* _WHAT THIS TASK INVOLVES_:
If a line below contains the word "camera", count it; give only the total.

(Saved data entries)
========================

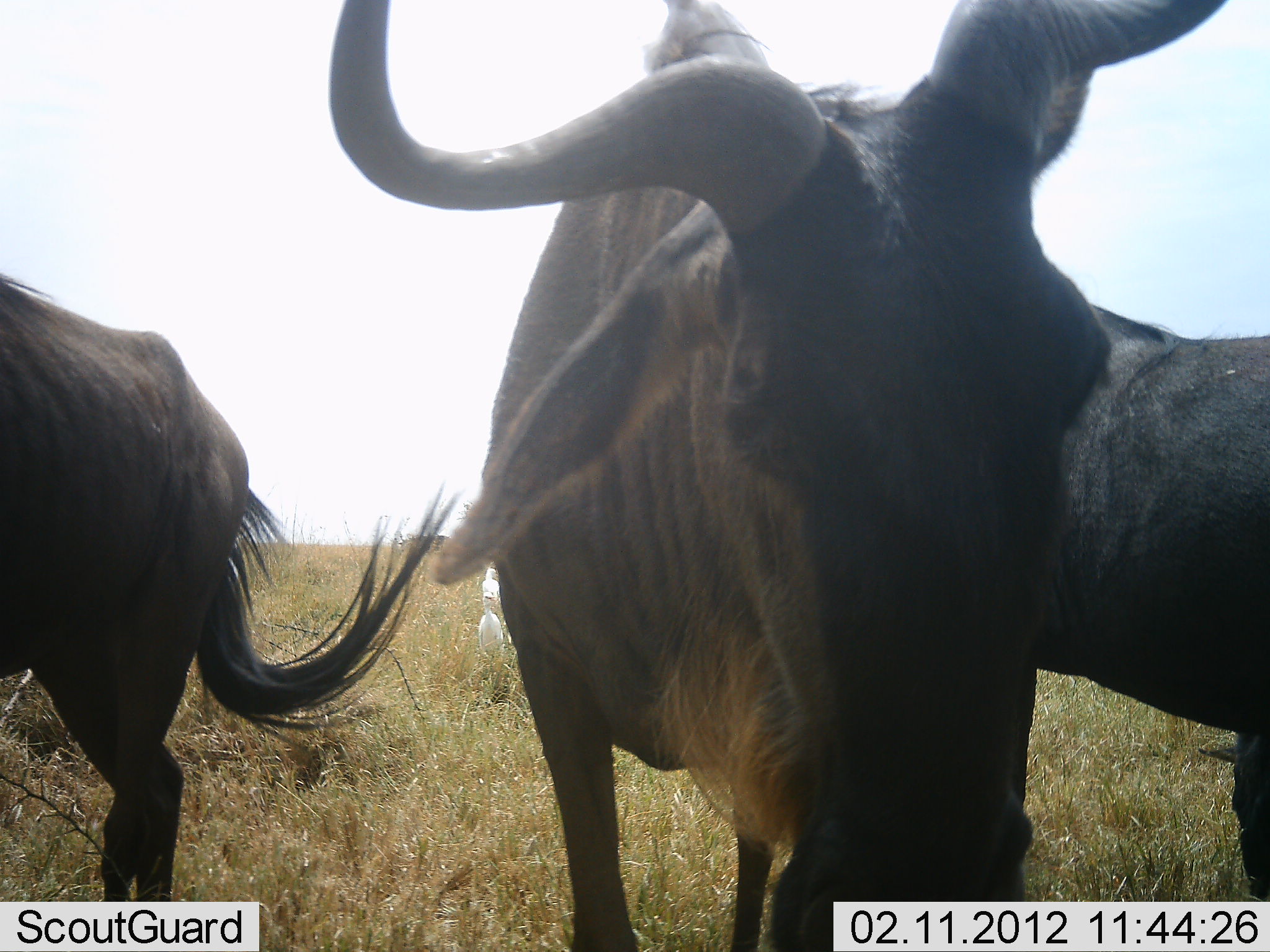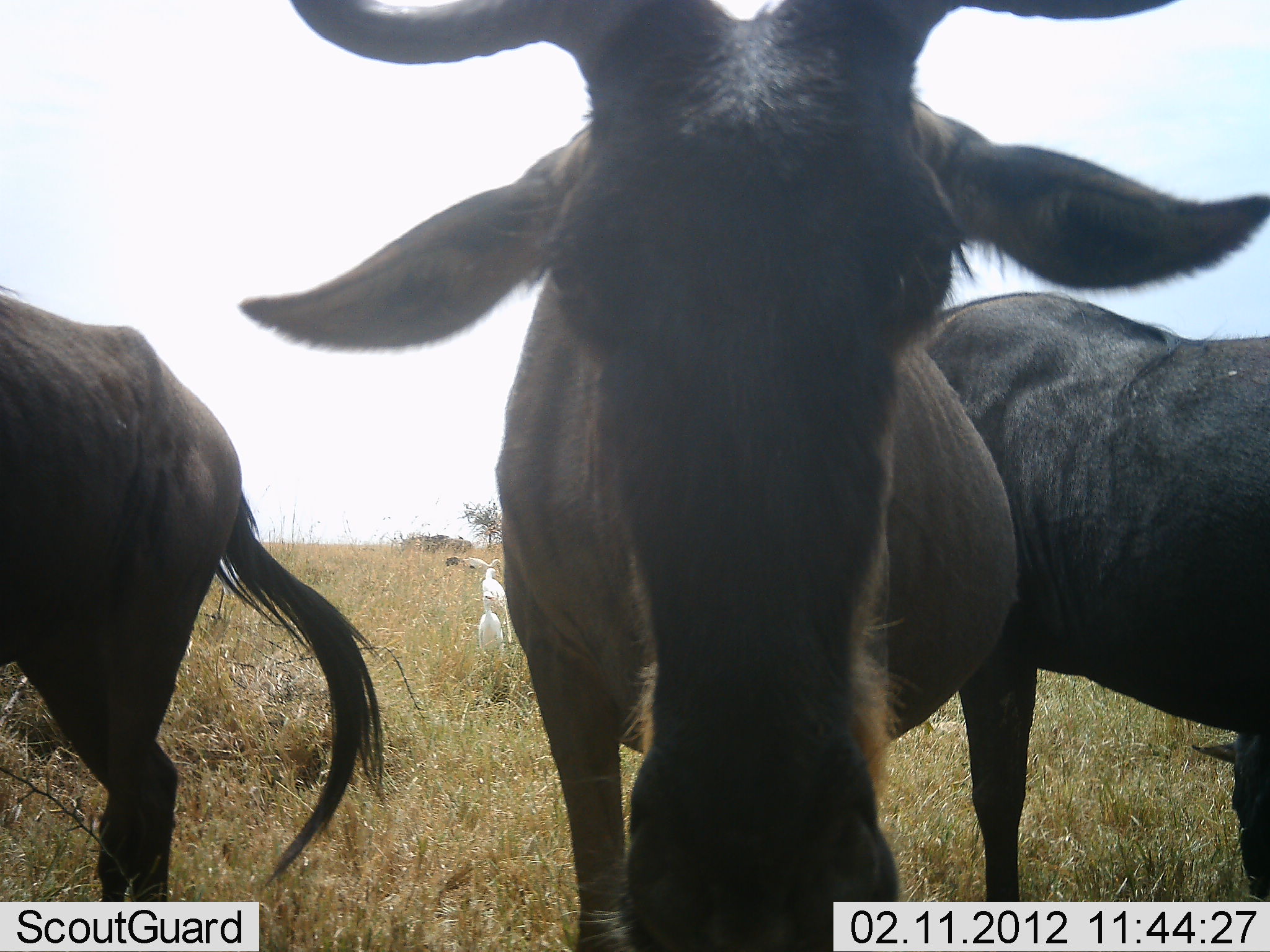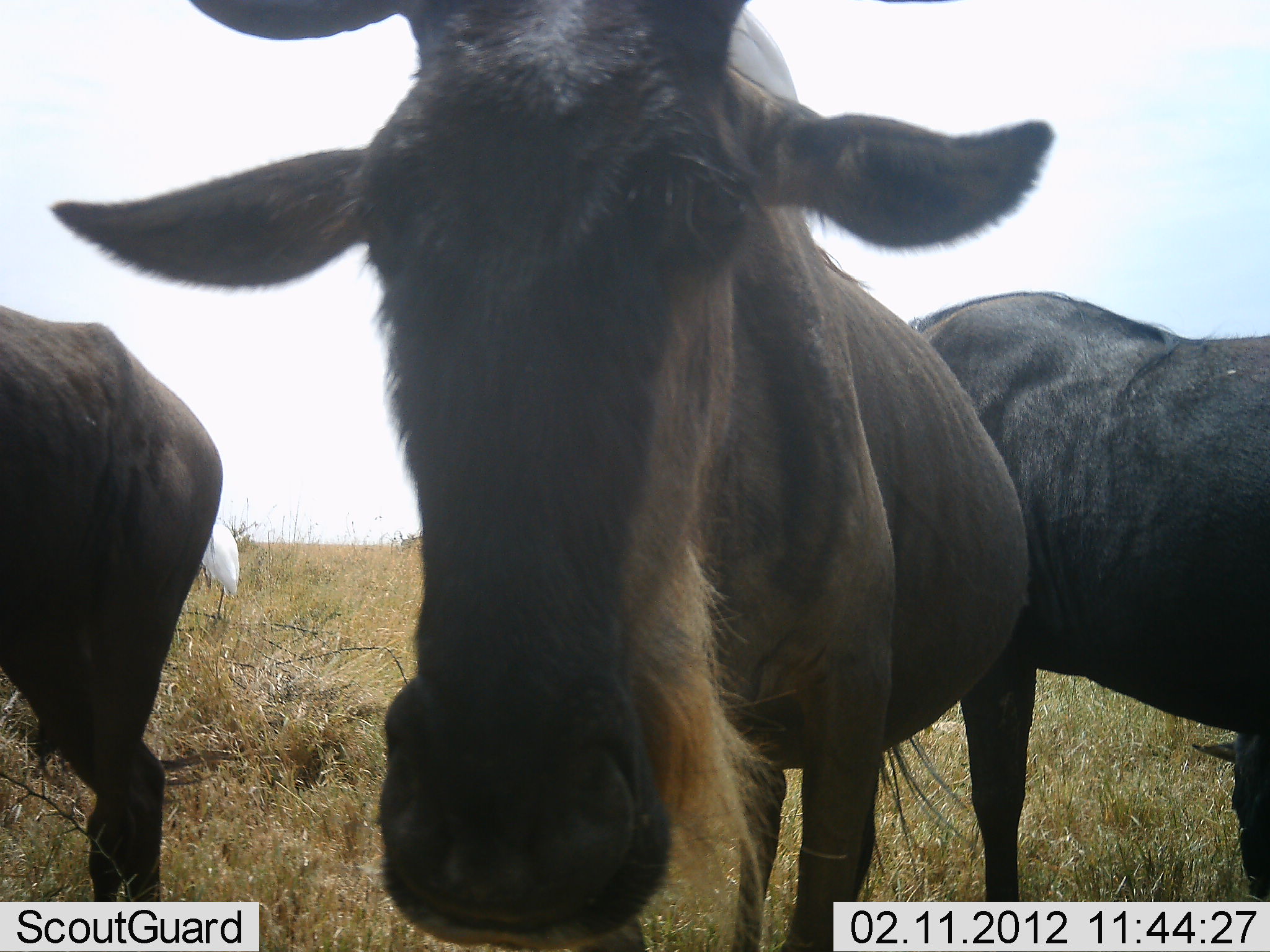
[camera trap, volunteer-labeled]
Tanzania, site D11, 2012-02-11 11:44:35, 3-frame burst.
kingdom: Animalia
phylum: Chordata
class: Mammalia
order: Artiodactyla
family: Bovidae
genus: Connochaetes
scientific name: Connochaetes taurinus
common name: blue wildebeest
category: wildebeest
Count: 3.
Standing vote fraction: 83%.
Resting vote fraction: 17%.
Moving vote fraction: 11%.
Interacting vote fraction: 6%.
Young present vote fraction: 0%.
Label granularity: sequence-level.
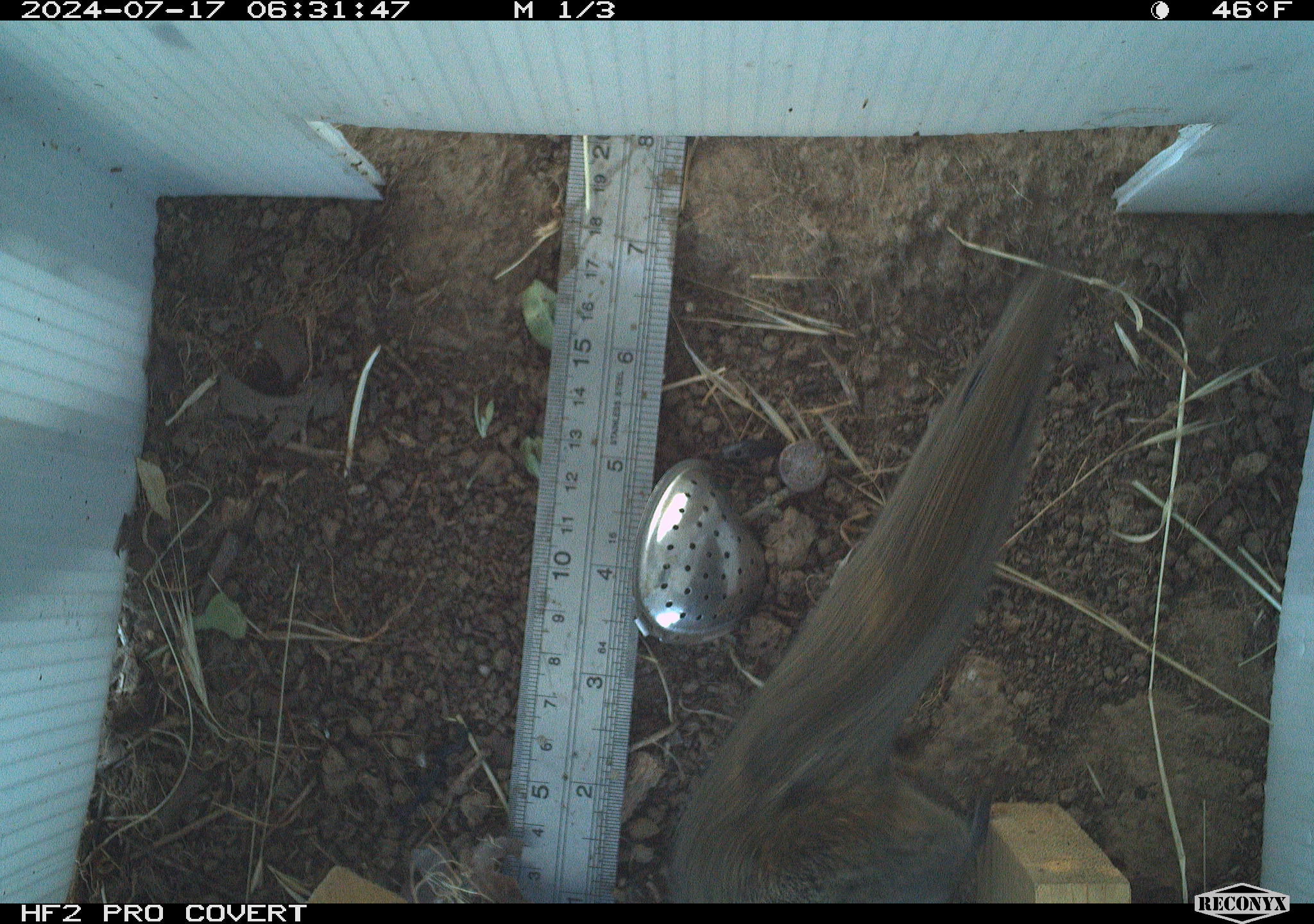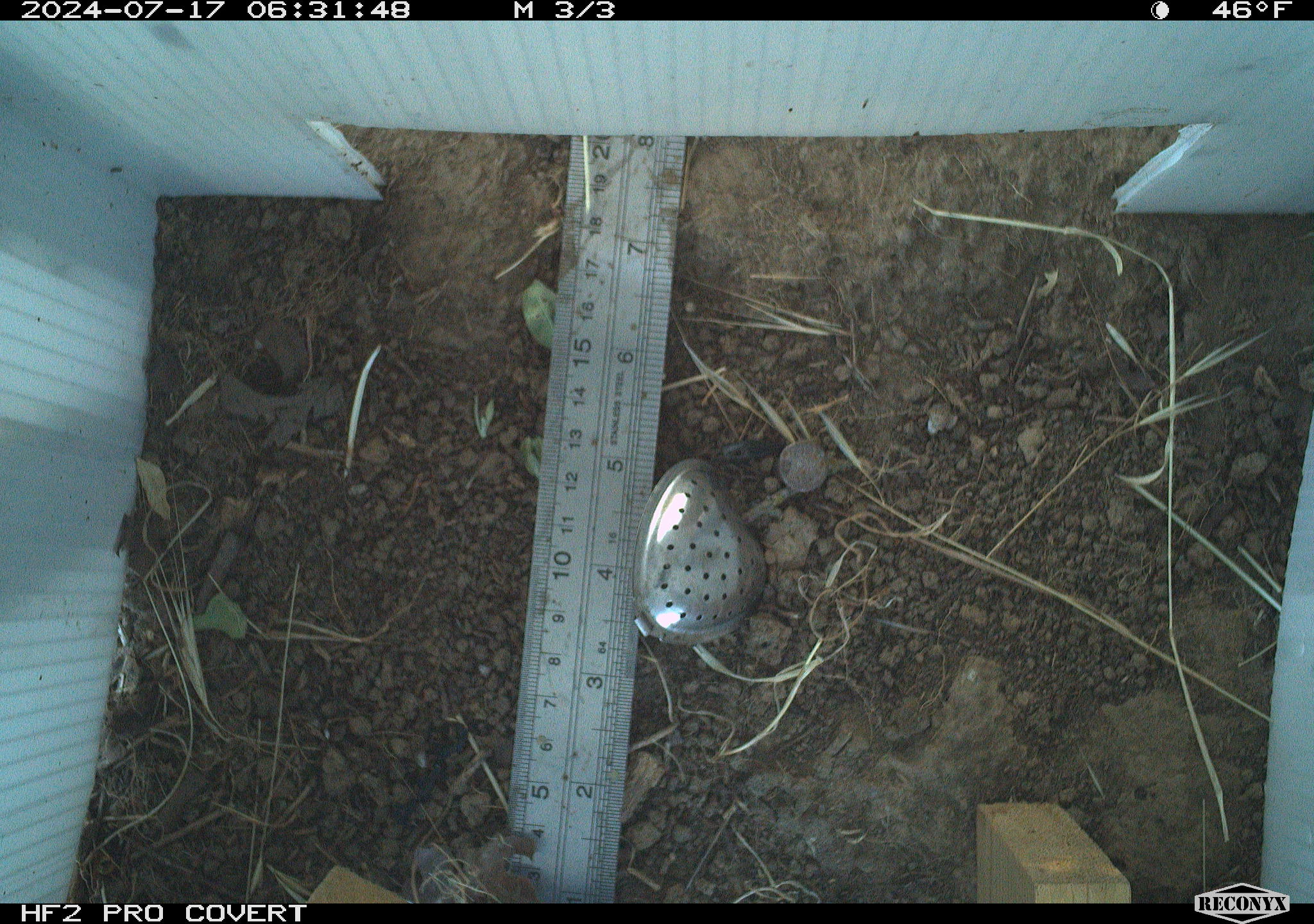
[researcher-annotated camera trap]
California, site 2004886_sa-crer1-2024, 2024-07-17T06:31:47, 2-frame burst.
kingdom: Animalia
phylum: Chordata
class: Mammalia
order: Rodentia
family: Cricetidae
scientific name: Arvicolinae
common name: voles, lemmings, and muskrats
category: arvicolinae subfamily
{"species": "arvicolinae subfamily (voles, lemmings, and muskrats) (Arvicolinae)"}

========================

* _RESPONSE_:
2